**EXTRAIT DU DOCUMENT:**
_ _ _ _

Patrick Haenni a récemment répondu aux questions de Denis Lensel, complétées par une question finale de Patrice Favre. Des extraits de cet entretien ont été publiés dans le quotidien fribourgeois La Liberté du 11 avril 2003. Avec l'autorisation de ce journal et celle de Patrick Haenni, nous avons le plaisir de publier ici la version intégrale de cet entretien.
La Liberté - L'adaptation de certains nouveaux discours islamiques aux thèmes néo-libéraux mondiaux de notre époque permet-elle d'espérer un assouplissement de l'Islam - c'est-à-dire l'apparition d'un Islam plus tolérant - au niveau de cette nouvelle génération d'intellectuels et de prédicateurs, ou au contraire pourrait-elle servir de vecteur à un regain de prosélytisme islamique sous un nouveau langage à travers le monde et jusqu'en Occident?
Patrick Haenni - Je pense que vous soulevez bien l’ambiguïté de cette troisième voie en train de gagner de l’importance depuis la seconde partie des années 1990. Je vais décrire les origines et la nature de ce changement, et revenir en fin de réponse sur ses limites.
Ce qui s’est passé, c’est que, depuis lors, la surenchère entre islam politique et islam officiel ne fonctionne plus avec la même intensité. La violence a disparu, la jeune génération de la mouvance islamiste s’est largement réconciliée avec les principes de la démocratie libérale.
Pourtant l’islamisation progresse et touche, toujours plus, les classes moyennes supérieures. Seulement, elle ne les atteint plus ni avec le même discours, ni avec les mêmes acteurs. L’islamisation des bourgeoisies urbaines s’effectue à partir de jeunes prédicateurs (Amr Khâlid, Khâlid al-Guindy, Al-Habîb Aly) et avec un style massivement rénové: l’accent est mis sur une conception moins intransigeante de la prédication, où il s’agit d’attirer à partir d’une imaginaire religieux où Dieu est amour et non mobiliser sur les peurs des tortures d’outre-tombe. En gros, la prédication s’adapte à la culture de classe de ce nouveau public, aisé, vivant aux rythmes de la globalisation.

_ _ _ _

**TRAVAIL DEMANDÉ:**
- A) Dans quel quotidien des extraits de l'entretien avec Patrick Haenni ont-ils été publiés ?
- B) Reproduisez fidèlement le passage de l'entretien avec Patrick Haenni qui commence par « Patrick Haenni - Je » et se poursuit jusqu'à « la démocratie libérale. ».
- C) Traduisez en anglais la phrase suivante de l'entretien avec Patrick Haenni : « La violence a disparu, la jeune génération de la mouvance islamiste s’est largement réconciliée avec les principes de la démocratie libérale. »

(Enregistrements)
_ _ _ _

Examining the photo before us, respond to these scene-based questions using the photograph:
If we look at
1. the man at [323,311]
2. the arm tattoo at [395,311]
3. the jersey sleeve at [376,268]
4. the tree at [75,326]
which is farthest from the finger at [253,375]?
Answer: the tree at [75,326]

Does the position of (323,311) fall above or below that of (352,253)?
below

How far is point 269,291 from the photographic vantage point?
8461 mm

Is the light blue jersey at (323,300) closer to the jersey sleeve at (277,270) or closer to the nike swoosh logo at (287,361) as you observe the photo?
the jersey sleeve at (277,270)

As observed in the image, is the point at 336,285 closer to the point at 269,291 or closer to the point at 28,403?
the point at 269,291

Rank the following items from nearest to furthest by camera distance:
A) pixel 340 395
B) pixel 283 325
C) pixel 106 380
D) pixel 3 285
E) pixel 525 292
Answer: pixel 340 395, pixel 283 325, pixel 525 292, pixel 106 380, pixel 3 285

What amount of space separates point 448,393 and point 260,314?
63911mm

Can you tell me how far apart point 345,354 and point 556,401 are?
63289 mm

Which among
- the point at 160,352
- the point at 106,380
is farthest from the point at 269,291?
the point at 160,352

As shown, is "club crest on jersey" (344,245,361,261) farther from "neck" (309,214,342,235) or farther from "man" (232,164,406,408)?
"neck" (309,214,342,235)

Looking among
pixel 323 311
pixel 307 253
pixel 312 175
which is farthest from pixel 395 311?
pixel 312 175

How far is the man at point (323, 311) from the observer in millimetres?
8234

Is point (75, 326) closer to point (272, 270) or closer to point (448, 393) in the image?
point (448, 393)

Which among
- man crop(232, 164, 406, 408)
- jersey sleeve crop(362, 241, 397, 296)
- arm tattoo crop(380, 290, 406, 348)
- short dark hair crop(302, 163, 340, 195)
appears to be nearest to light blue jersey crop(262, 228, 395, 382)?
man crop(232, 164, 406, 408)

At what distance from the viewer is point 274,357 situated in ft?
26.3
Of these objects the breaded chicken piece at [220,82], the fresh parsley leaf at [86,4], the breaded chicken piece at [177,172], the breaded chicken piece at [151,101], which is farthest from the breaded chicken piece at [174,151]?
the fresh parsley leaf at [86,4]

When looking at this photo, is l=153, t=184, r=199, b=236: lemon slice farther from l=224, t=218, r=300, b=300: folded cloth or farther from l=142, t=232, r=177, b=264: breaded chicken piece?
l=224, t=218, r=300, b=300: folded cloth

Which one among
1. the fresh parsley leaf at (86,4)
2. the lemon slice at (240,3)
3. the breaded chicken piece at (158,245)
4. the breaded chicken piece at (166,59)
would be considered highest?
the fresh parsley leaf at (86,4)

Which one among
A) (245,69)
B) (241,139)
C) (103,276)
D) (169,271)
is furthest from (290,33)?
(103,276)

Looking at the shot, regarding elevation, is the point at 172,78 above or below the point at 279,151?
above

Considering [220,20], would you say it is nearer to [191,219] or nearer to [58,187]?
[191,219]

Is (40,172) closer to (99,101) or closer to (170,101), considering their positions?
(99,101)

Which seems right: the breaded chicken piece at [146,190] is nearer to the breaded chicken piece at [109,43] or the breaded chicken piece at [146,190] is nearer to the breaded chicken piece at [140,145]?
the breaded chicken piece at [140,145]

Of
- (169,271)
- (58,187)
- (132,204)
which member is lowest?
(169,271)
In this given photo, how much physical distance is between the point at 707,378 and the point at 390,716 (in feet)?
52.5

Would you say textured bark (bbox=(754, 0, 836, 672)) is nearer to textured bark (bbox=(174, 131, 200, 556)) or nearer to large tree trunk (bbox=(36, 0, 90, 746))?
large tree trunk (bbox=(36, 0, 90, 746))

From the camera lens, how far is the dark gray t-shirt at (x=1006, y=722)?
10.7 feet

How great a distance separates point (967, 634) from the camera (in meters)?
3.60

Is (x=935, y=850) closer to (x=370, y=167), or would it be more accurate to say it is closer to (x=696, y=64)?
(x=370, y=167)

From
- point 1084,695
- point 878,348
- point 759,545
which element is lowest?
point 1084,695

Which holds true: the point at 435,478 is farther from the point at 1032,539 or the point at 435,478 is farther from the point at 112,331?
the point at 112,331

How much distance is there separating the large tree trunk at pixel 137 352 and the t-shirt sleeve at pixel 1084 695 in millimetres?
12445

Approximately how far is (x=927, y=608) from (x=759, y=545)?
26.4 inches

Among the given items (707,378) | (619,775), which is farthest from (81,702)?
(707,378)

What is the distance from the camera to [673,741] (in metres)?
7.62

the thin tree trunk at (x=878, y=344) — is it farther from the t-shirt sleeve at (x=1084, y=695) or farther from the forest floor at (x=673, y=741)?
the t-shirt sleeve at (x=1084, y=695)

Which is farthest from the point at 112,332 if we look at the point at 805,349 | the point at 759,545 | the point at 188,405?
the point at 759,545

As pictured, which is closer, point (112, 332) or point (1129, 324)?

_ _ _ _

**RÉPONSES SUCCESSIVES:**
- A) Dans le quotidien fribourgeois La Liberté du 11 avril 2003.

- B)
Patrick Haenni - Je pense que vous soulevez bien l’ambiguïté de cette troisième voie en train de gagner de l’importance depuis la seconde partie des années 1990. Je vais décrire les origines et la nature de ce changement, et revenir en fin de réponse sur ses limites.
Ce qui s’est passé, c’est que, depuis lors, la surenchère entre islam politique et islam officiel ne fonctionne plus avec la même intensité. La violence a disparu, la jeune génération de la mouvance islamiste s’est largement réconciliée avec les principes de la démocratie libérale.

- C) Violence has disappeared; the young generation of the Islamist movement has largely reconciled itself with the principles of liberal democracy.